The other elephant in the room is the effect of what will be close to two years of lockdown for most consumers, along with a shift to working at home.  People are still buying tech, but there is more of an emphasis on its capability, i.e. its applicability to working at home and home schooling, rather than the delight of the new which has characterised the last decade of product development.  That may elongate the time between purchases, at least of major items.  We’re already seeing a growing interest in accessories like wireless earbuds, as opposed to phones.  If that is true it may hasten the eventual demise of the smartphone.

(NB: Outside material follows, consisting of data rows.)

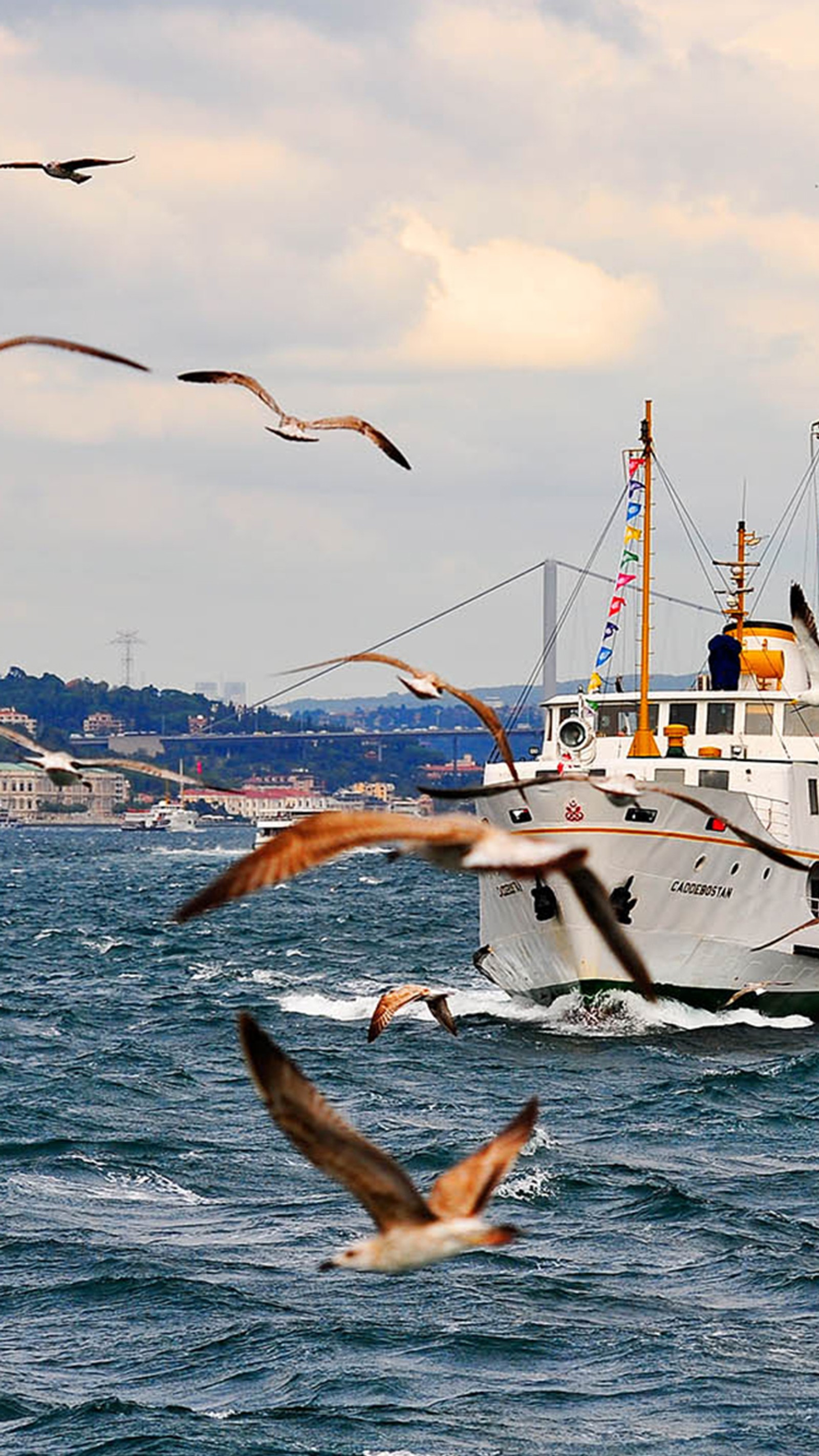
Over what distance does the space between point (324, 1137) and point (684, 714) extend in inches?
1410

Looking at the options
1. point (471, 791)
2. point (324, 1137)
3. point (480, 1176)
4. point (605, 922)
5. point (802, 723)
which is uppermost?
point (802, 723)

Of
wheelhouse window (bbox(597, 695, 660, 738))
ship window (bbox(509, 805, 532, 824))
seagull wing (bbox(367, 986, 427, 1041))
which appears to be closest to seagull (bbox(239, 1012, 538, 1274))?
seagull wing (bbox(367, 986, 427, 1041))

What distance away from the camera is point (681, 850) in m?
39.4

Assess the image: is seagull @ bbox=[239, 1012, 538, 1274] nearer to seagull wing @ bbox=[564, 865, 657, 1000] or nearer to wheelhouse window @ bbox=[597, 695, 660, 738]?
seagull wing @ bbox=[564, 865, 657, 1000]

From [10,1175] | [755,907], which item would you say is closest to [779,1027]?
[755,907]

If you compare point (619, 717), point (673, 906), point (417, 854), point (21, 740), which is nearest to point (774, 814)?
point (673, 906)

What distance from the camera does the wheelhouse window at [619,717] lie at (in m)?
42.7

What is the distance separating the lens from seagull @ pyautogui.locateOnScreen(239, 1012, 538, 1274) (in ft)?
22.6

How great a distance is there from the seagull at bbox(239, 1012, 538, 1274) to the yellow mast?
1315 inches

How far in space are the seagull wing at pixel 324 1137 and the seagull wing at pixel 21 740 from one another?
2.66 metres

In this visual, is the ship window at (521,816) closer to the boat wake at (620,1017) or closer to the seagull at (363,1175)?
the boat wake at (620,1017)

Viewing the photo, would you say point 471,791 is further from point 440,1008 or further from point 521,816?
point 521,816

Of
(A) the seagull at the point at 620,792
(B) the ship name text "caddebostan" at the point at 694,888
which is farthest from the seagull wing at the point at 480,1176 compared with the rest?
(B) the ship name text "caddebostan" at the point at 694,888

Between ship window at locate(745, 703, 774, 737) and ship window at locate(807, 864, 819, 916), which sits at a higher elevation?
ship window at locate(745, 703, 774, 737)
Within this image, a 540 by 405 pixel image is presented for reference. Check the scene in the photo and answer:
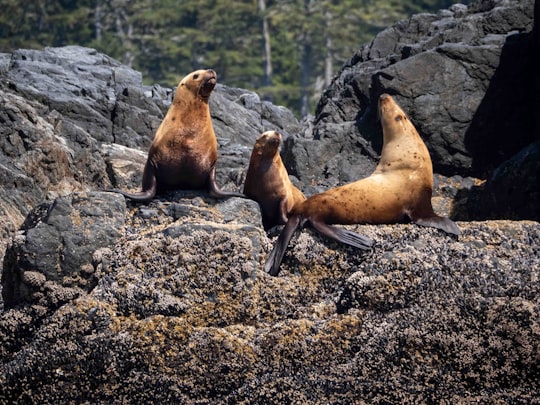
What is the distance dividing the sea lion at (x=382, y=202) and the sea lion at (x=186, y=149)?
1081mm

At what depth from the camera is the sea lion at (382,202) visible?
6402mm

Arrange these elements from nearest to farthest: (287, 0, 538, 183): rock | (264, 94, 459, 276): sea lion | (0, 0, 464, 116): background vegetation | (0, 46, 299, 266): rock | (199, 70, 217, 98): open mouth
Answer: (264, 94, 459, 276): sea lion, (199, 70, 217, 98): open mouth, (0, 46, 299, 266): rock, (287, 0, 538, 183): rock, (0, 0, 464, 116): background vegetation

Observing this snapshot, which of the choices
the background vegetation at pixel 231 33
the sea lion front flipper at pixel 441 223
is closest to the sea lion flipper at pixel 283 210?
the sea lion front flipper at pixel 441 223

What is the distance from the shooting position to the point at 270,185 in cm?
801

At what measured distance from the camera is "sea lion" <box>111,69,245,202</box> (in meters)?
7.81

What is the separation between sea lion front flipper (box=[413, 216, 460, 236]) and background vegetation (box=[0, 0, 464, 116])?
29.4m

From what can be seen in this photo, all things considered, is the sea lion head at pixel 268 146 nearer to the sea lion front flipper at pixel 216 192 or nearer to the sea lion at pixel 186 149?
the sea lion at pixel 186 149

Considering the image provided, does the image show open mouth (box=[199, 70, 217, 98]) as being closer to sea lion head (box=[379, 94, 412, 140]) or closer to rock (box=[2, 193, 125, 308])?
sea lion head (box=[379, 94, 412, 140])

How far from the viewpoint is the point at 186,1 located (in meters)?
40.9

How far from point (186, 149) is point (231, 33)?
32103 mm

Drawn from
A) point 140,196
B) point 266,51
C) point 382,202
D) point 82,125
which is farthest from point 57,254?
point 266,51

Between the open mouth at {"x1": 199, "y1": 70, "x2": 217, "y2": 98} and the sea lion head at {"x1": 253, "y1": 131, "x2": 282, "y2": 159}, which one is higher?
the open mouth at {"x1": 199, "y1": 70, "x2": 217, "y2": 98}

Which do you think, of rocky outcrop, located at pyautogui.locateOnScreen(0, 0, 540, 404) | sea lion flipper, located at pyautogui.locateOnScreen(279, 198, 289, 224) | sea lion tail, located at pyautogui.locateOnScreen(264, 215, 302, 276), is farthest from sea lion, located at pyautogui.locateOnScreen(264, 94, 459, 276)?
sea lion flipper, located at pyautogui.locateOnScreen(279, 198, 289, 224)

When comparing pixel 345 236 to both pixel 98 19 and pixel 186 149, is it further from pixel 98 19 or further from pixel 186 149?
pixel 98 19
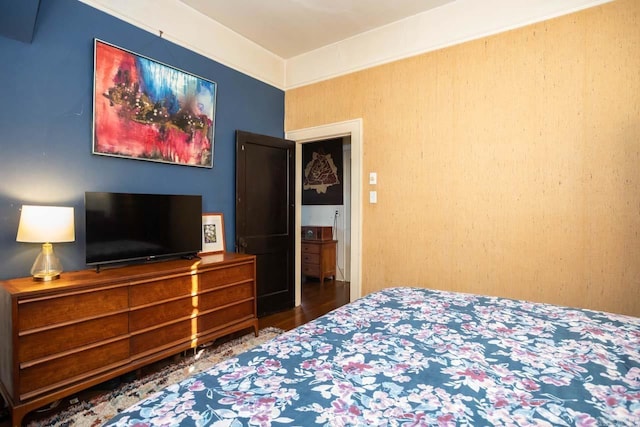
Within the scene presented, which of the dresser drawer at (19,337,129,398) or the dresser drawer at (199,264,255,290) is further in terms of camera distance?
the dresser drawer at (199,264,255,290)

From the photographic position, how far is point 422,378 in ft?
3.19

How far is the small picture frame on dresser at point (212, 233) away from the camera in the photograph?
3.15 metres

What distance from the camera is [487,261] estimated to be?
2.71m

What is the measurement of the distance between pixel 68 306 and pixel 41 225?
0.51 metres

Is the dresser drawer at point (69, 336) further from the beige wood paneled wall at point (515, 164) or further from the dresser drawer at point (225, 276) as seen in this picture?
the beige wood paneled wall at point (515, 164)

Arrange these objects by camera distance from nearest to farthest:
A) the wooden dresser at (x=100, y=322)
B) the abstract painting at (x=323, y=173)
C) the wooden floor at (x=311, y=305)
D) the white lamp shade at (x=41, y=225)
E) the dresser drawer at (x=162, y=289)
A: the wooden dresser at (x=100, y=322)
the white lamp shade at (x=41, y=225)
the dresser drawer at (x=162, y=289)
the wooden floor at (x=311, y=305)
the abstract painting at (x=323, y=173)

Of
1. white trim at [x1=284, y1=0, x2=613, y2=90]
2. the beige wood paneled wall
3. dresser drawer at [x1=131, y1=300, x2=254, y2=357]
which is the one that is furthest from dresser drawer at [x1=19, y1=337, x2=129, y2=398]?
white trim at [x1=284, y1=0, x2=613, y2=90]

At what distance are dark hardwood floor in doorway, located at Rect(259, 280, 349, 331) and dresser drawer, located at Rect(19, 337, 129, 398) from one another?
1489 millimetres

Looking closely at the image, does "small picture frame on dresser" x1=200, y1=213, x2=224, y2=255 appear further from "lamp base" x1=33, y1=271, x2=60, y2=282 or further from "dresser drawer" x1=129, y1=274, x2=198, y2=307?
"lamp base" x1=33, y1=271, x2=60, y2=282

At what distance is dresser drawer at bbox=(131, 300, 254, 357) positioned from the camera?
2.21 meters

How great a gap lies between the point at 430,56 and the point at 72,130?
3.05 meters

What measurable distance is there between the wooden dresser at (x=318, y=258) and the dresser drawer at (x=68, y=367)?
3401 mm

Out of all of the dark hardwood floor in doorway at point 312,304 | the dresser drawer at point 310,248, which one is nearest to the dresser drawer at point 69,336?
the dark hardwood floor in doorway at point 312,304

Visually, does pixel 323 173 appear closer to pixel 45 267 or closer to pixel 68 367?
pixel 45 267
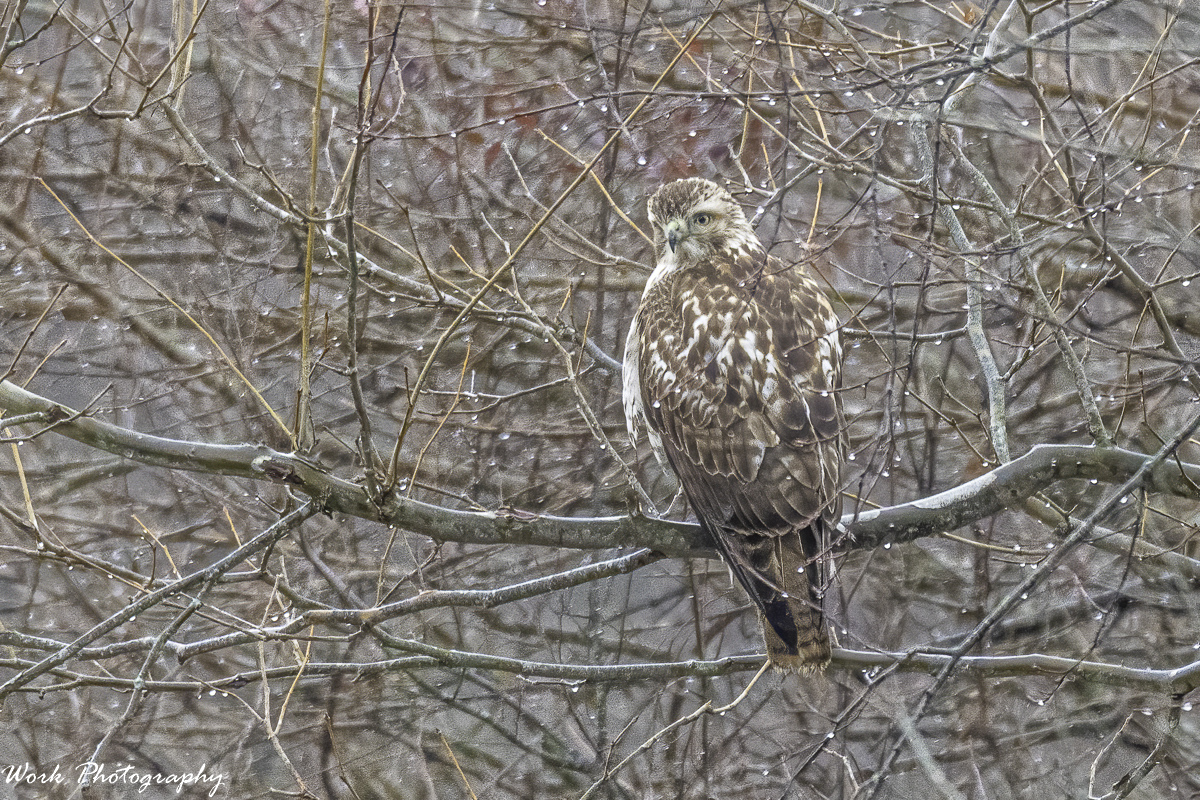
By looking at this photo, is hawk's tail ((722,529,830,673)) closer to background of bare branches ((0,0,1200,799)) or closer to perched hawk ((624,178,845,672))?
perched hawk ((624,178,845,672))

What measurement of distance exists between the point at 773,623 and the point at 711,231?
1.39 meters

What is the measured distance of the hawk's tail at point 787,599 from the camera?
9.91ft

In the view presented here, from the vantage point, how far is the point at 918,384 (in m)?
5.50

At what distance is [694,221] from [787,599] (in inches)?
52.9

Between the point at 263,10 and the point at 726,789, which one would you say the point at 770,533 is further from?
the point at 263,10

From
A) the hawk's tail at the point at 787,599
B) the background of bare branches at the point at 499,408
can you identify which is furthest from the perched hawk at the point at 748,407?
the background of bare branches at the point at 499,408

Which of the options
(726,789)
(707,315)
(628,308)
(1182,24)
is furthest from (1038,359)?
(707,315)

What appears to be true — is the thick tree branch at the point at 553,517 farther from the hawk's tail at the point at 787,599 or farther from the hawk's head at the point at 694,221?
the hawk's head at the point at 694,221

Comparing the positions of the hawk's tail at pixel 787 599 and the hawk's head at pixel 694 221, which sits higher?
the hawk's head at pixel 694 221

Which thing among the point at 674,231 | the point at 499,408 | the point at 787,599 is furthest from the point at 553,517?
the point at 499,408

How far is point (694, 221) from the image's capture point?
146 inches

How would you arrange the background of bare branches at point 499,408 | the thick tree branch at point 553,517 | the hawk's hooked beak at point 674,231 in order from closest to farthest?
1. the thick tree branch at point 553,517
2. the hawk's hooked beak at point 674,231
3. the background of bare branches at point 499,408

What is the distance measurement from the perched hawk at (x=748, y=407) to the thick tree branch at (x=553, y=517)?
0.56ft

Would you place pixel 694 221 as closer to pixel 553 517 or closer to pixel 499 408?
pixel 553 517
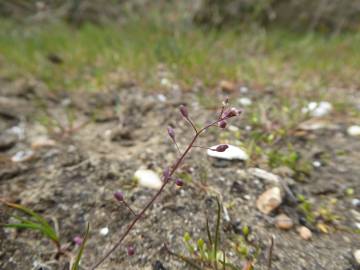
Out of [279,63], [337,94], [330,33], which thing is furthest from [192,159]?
[330,33]

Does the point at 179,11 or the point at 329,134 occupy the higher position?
the point at 179,11

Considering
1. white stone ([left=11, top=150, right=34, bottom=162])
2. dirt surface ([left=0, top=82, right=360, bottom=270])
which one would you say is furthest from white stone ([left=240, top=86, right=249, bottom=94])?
white stone ([left=11, top=150, right=34, bottom=162])

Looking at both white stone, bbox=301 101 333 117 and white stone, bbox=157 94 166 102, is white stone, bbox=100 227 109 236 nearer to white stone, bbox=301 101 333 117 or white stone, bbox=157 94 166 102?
white stone, bbox=157 94 166 102

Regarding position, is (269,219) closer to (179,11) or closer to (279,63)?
(279,63)

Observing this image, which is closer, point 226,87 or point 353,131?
point 353,131

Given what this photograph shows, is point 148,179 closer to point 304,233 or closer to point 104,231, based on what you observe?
point 104,231

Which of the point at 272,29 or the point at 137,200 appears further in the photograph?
the point at 272,29

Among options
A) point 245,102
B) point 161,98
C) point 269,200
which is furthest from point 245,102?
point 269,200
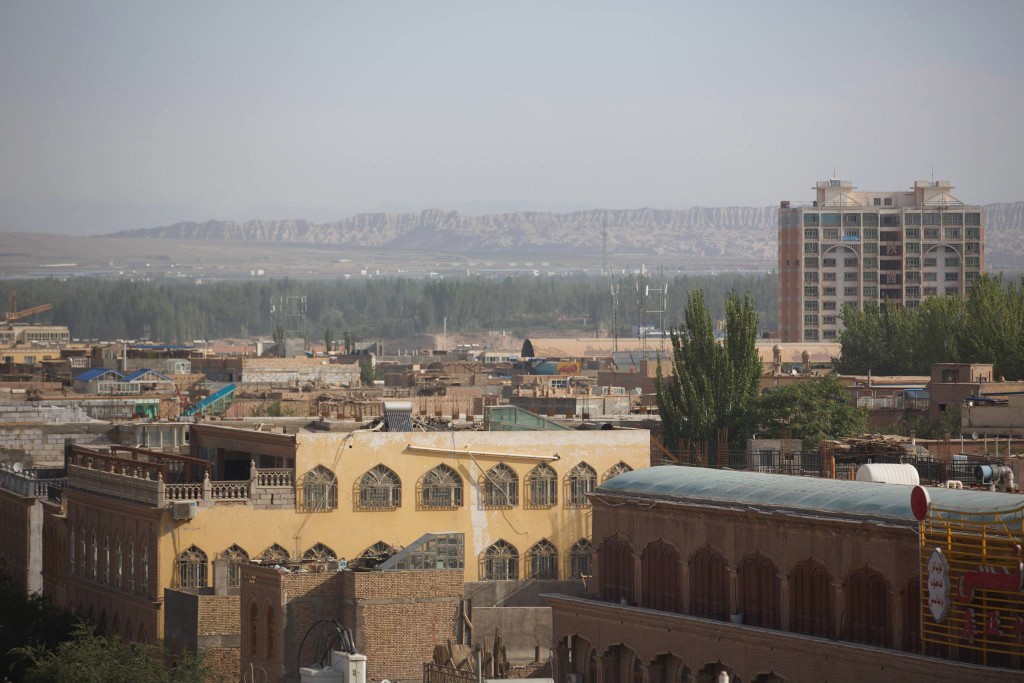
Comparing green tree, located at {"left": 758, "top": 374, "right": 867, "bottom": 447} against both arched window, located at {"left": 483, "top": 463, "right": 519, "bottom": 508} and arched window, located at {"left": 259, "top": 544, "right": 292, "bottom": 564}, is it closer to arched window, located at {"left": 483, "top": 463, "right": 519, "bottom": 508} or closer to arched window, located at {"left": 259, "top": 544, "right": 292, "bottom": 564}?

It is interesting to map that lowering of performance expectation onto the Christensen slide.

If the consumer demand for performance flattens out, the slope of the top dotted line comes down.  Technology innovation is likely to remain unchanged, as it has a long-term roadmap driven by competition amongst suppliers.  The combined effect is that when a disruptive technology appears, giving us the new products on the green line, the point at which they meet the lowered consumer expectation will occur much earlier and be far more brutal for the industry incumbents.

These multiple changes – loss of physical exhibitions, face-to-face design, absence of design feedback and new consumer priorities all reinforce the incremental, Swiss army knife approach which ignores disruption.  When it finally comes, as it inevitably will, it is likely to be painful.  The successful companies will be those that understand these changes and best prepare themselves to become the disruptors.  It is no longer clear whether CES has a part to play in that process.